Search code examples
pythonnumpyvectorization

bootstrap numpy 2D array


I am trying to sample with replacement a base 2D numpy array with shape of (4,2) by rows, say 10 times. The final output should be a 3D numpy array.

Have tried the code below, it works. But is there a way to do it without the for loop?

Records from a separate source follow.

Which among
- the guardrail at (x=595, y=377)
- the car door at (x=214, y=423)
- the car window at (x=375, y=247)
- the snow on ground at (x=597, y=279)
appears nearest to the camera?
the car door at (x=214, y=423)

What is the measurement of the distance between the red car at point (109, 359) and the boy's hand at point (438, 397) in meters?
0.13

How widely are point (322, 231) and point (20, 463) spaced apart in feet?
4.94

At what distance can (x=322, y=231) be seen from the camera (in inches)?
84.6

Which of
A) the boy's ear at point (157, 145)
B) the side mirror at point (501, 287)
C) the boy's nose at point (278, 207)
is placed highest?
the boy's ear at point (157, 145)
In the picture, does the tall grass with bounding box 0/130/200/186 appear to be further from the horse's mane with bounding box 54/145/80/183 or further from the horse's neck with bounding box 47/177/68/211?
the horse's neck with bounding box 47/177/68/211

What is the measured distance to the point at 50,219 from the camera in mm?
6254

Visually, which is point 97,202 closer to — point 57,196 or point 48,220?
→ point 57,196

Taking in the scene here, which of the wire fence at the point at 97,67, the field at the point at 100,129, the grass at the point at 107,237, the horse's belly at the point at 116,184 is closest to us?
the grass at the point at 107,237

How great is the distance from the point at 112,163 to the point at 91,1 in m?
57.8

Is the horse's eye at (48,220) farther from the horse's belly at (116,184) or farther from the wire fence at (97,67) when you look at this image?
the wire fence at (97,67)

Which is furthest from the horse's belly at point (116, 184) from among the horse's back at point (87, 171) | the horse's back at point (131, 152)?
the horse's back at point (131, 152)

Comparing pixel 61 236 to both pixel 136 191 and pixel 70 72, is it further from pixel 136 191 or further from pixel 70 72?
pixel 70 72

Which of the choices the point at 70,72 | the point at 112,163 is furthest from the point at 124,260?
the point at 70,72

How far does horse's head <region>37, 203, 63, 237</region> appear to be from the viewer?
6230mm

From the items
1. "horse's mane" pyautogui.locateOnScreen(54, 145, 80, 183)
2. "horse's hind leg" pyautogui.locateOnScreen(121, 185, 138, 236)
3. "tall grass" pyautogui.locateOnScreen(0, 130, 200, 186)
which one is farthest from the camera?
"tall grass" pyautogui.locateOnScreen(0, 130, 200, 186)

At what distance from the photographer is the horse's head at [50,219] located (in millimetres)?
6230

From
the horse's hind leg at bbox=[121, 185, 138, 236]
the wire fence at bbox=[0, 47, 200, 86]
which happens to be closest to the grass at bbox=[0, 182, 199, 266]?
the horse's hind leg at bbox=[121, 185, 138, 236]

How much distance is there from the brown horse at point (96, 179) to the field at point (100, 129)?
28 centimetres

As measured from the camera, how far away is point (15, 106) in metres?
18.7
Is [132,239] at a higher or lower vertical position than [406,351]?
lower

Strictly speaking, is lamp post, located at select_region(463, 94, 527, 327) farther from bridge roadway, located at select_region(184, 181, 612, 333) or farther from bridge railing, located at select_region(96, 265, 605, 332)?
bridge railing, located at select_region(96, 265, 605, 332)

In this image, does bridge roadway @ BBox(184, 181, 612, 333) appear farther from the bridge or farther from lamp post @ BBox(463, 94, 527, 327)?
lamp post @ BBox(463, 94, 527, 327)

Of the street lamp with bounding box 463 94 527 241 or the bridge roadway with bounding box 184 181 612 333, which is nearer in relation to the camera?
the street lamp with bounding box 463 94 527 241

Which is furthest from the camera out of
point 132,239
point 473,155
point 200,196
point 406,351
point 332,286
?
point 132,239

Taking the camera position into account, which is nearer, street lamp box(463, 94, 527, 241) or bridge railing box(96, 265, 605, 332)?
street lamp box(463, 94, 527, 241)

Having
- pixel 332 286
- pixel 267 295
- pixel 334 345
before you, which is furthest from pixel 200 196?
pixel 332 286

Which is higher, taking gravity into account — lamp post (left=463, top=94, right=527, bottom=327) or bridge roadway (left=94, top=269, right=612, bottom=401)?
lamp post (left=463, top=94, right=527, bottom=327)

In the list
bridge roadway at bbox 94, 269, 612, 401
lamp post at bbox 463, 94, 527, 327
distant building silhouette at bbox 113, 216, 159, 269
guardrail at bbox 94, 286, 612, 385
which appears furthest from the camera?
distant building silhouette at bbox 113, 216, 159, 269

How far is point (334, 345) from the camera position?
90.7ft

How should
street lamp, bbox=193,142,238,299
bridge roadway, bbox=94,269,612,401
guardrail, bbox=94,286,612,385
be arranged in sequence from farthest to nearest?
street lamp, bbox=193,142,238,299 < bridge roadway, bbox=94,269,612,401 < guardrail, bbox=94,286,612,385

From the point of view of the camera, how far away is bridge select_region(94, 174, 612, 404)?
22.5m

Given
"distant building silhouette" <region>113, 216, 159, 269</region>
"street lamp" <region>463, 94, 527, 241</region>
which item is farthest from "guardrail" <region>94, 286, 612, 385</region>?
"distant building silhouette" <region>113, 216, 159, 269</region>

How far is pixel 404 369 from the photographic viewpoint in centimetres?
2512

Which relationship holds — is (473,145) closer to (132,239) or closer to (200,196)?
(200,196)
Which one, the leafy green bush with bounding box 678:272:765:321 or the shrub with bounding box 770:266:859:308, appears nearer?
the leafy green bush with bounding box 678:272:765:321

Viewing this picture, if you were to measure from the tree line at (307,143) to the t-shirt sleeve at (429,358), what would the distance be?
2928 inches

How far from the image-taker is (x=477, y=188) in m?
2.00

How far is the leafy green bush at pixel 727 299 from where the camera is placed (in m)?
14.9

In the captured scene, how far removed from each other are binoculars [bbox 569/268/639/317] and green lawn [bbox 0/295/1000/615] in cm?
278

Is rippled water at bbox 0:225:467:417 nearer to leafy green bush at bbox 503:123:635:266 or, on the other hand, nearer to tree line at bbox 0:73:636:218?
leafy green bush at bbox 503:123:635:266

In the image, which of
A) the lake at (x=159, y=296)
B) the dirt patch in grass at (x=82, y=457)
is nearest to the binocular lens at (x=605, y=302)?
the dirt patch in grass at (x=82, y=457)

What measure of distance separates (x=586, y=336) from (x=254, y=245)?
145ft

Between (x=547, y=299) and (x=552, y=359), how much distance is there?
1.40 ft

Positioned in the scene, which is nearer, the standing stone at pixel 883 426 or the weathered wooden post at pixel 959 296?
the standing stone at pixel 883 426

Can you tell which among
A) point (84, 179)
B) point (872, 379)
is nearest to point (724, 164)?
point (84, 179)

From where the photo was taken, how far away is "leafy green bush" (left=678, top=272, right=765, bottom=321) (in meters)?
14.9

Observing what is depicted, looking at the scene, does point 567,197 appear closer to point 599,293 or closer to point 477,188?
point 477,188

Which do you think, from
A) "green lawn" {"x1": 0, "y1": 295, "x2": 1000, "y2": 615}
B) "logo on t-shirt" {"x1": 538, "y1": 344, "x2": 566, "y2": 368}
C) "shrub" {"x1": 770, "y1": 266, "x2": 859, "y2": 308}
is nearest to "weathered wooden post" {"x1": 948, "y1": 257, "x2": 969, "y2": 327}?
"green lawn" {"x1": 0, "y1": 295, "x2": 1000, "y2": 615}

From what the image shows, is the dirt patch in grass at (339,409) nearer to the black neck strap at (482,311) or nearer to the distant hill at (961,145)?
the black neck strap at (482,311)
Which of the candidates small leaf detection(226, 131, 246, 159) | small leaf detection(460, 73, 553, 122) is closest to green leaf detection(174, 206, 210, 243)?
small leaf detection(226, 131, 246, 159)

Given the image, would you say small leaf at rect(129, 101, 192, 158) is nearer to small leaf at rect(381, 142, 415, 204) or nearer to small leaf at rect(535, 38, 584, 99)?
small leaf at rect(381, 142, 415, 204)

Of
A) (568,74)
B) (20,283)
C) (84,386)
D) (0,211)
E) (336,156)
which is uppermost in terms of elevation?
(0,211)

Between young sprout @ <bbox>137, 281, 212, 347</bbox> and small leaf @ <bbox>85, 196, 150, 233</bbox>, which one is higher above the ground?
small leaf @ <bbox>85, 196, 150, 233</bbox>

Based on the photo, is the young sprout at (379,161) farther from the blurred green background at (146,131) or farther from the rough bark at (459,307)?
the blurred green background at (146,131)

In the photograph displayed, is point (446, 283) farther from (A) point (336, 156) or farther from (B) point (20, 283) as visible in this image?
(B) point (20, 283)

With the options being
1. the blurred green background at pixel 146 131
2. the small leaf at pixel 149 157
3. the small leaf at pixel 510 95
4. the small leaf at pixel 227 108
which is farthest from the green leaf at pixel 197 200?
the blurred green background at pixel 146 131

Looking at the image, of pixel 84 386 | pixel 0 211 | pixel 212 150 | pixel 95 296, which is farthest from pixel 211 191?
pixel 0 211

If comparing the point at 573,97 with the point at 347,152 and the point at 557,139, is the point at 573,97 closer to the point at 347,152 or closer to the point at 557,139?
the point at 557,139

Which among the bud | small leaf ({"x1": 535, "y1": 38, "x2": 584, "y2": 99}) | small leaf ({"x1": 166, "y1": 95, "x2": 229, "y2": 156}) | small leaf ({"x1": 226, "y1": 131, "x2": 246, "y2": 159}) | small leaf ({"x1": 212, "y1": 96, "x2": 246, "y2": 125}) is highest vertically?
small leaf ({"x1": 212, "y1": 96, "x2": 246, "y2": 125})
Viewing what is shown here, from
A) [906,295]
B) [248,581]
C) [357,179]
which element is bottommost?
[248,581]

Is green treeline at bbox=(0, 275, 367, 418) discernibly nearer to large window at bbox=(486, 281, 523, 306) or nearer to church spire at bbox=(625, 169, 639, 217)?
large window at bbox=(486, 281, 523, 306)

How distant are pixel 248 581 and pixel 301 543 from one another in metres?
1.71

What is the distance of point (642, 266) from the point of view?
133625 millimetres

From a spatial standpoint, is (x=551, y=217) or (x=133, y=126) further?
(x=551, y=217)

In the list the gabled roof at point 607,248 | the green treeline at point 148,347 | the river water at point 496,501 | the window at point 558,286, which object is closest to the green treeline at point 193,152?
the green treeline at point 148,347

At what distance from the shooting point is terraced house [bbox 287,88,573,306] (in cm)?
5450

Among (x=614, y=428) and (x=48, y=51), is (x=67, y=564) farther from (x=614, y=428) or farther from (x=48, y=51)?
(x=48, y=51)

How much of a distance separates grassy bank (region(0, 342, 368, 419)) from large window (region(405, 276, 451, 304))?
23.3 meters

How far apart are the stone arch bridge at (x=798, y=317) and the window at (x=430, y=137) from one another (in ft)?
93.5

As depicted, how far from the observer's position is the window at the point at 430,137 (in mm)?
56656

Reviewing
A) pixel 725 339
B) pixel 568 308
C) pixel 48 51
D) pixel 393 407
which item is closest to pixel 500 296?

base=np.array([[20,30],[50,60],[70,80],[10,30]])
print(np.shape(base))
nsample=10
tmp=np.zeros((np.shape(base)[0],np.shape(base)[1],10))
for i in range(nsample):
    id_pick = np.random.choice(np.shape(base)[0], size=(np.shape(base)[0]))
    print(id_pick)
    boot1=base[id_pick,:]
    tmp[:,:,i]=boot1
print(tmp)

Solution

  • Here's one vectorized approach -

    m,n = base.shape
    idx = np.random.randint(0,m,(m,nsample))
    out = base[idx].swapaxes(1,2)
    

    Basic idea is that we generate all the possible indices with np.random.randint as idx. That would an array of shape (m,nsample). We use this array to index into the input array along the first axis. Thus, it selects random rows off base. To get the final output with a shape (m,n,nsample), we need to swap last two axes.